■ EXERCISE: What lines below mention the word "спиралей"? Copy each one.

■ INFORMATION GIVEN:
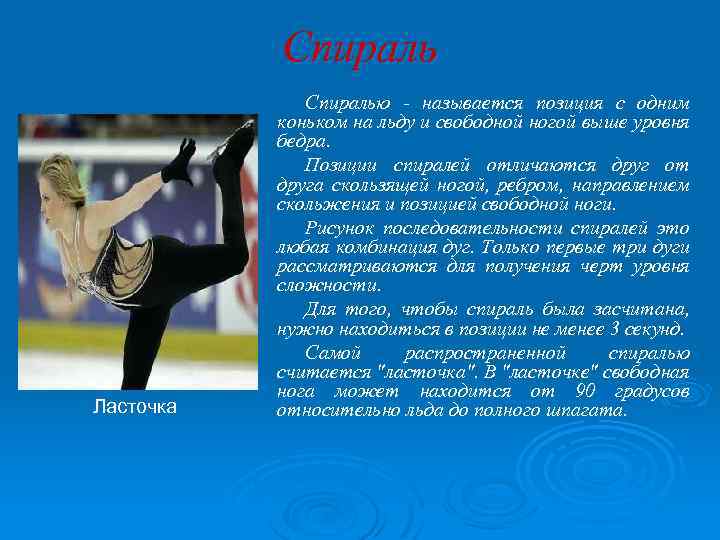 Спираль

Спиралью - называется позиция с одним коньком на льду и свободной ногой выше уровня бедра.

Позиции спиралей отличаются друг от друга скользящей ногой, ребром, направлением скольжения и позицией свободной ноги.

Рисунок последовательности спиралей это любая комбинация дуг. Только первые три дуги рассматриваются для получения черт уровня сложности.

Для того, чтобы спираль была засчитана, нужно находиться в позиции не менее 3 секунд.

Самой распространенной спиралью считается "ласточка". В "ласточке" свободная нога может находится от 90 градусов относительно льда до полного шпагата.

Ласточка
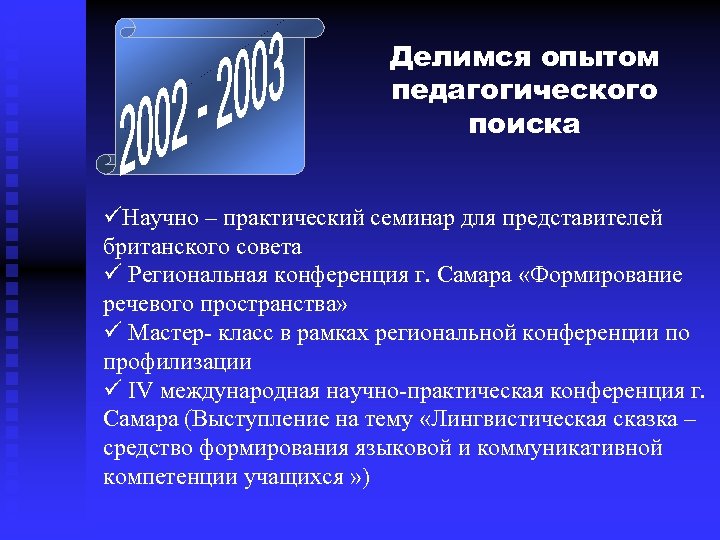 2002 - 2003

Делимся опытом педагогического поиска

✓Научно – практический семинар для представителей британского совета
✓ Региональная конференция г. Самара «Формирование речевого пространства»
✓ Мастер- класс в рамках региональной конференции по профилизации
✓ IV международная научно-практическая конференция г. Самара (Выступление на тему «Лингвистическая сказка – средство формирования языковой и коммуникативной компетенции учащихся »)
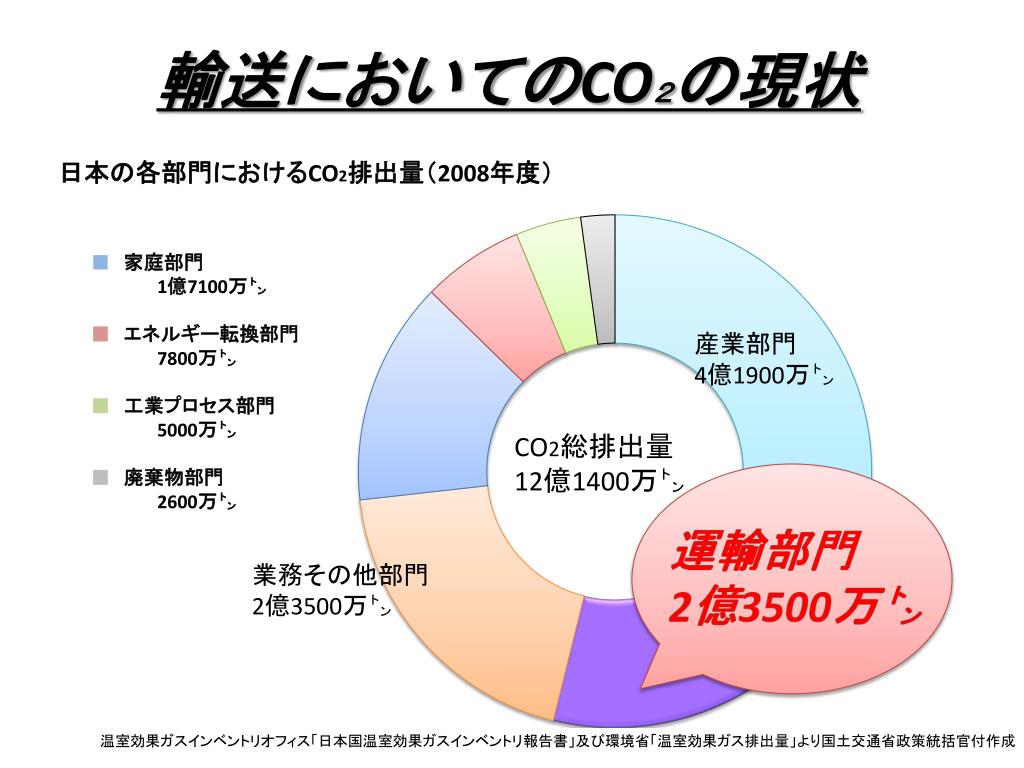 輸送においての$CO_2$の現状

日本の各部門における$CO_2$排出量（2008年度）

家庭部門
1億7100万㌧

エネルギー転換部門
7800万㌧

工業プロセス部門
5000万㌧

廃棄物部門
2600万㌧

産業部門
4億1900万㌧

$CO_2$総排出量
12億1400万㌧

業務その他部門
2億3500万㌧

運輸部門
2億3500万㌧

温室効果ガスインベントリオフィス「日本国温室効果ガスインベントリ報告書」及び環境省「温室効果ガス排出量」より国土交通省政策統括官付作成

■ RESULT:
Позиции спиралей отличаются друг от друга скользящей ногой, ребром, направлением скольжения и позицией свободной ноги.
Рисунок последовательности спиралей это любая комбинация дуг. Только первые три дуги рассматриваются для получения черт уровня сложности.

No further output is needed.